Grillo is the quintessential Western Sicilian white grape and this is a fantastic rendition: fruity, racy, tart, decisive. Ah, Donnafugata, you vixen, you never cease to show that it just might be possible to find paradise here on this earth. Excellent. 90-92 Points.
2016 Dueling Pistols Dry Creek Valley Blend, Dry Creek Valley, CA: Retail $55. 50% Zinfandel, 50% Syrah. A new brand from Terlato Wine, this is marketed as a wine with competing interests between the two varieties. While a 50/50 Syrah/Zinfandel blend is certainly rare, this is 100% Dry Creek. Fruity, rich, even unctuous, this wine lays down the rules from the get-go: big (but not boisterous), fruity (but not frivolous), and complex (but not confounding). Yes, the fruit is at the forefront, but there is much more here: rich texture, earthiness, and depth. Yowza. Excellent. 90-92 Points.

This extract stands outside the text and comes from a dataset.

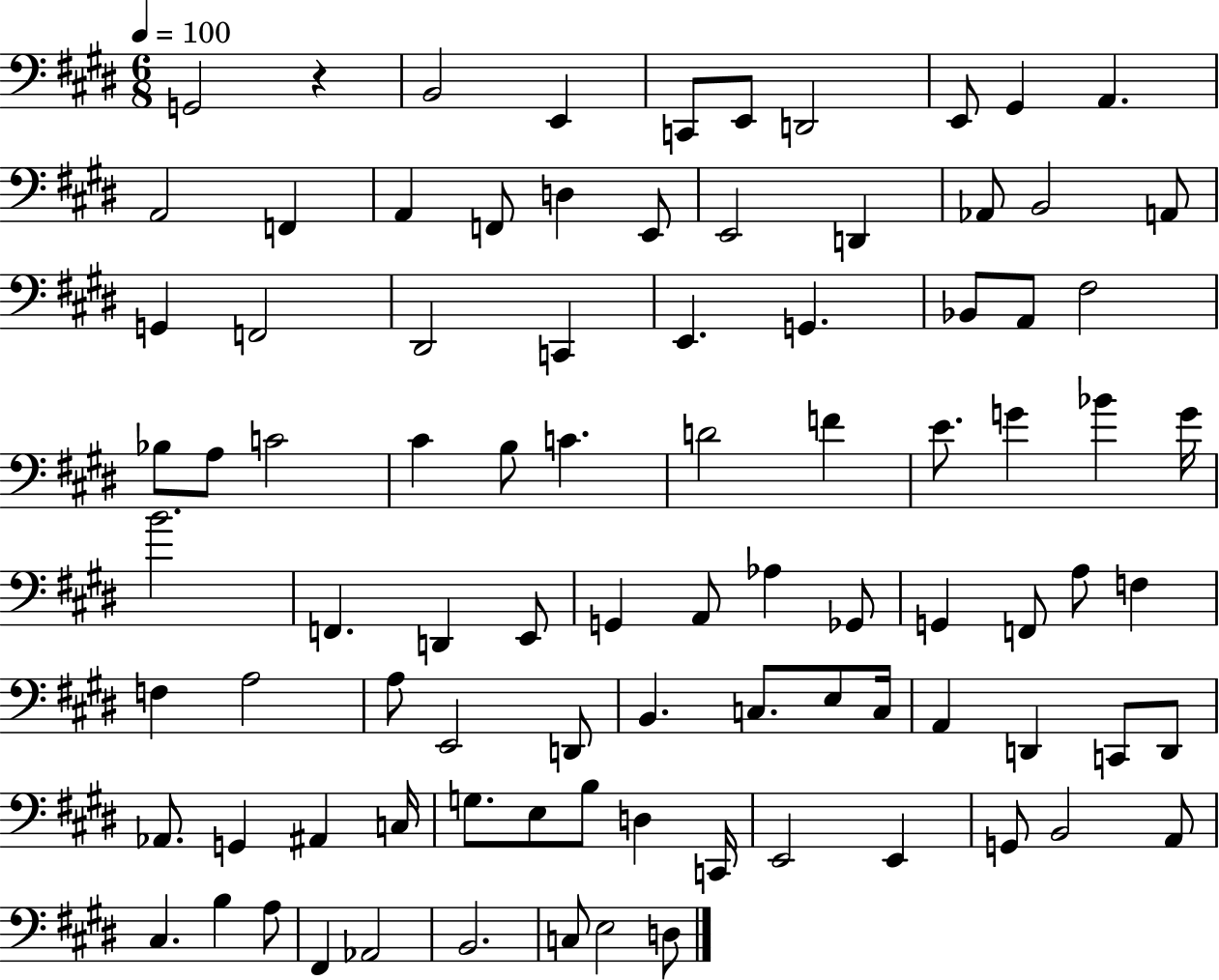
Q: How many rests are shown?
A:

2015 McCay Cellars Syrah Abba Vineyard, Lodi, CA: Retail $36. As I have mentioned a few times now, I have never met Mike McCay, but I have tasted several of his wines. The result? I feel I need to meet him as he manages the delicate balance between New and Old World with aplomb. While he certainly does not shy away from the ample fruit that can be attained in Lodi wines, nor does he choose to smack you about the head and face with said fruit. Case in point is this Abba Syrah. Dark, but not brooding in color, rich dark fruit but also earth and pencil shavings on the nose and more of the same on the palate. Fantastic. Excellent to Outstanding. 91-93 Points.

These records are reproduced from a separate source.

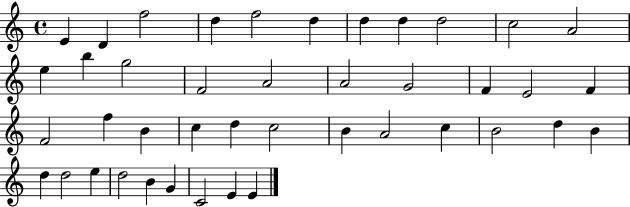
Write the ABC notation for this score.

X:1
T:Untitled
M:4/4
L:1/4
K:C
E D f2 d f2 d d d d2 c2 A2 e b g2 F2 A2 A2 G2 F E2 F F2 f B c d c2 B A2 c B2 d B d d2 e d2 B G C2 E E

2016 Ridgecrest Vineyard Pinot Noir, Ribbon Ridge, Willamette Valley, OR: Retail $45. Under screw. OK, I was more than a bit confused by the label and trying to determine which wine this was/is here on Cellar Tracker. I know the fine folks making the wine have no trouble with it, but it was confusing, to say the least. Fairly translucent with dark cherry fruit aromas and flavors. As I mentioned in my previous note, this is quite fruity, particularly for a Willamette Valley Pinot, but it works exceedingly well. Very Good to Excellent. 89-91 Points.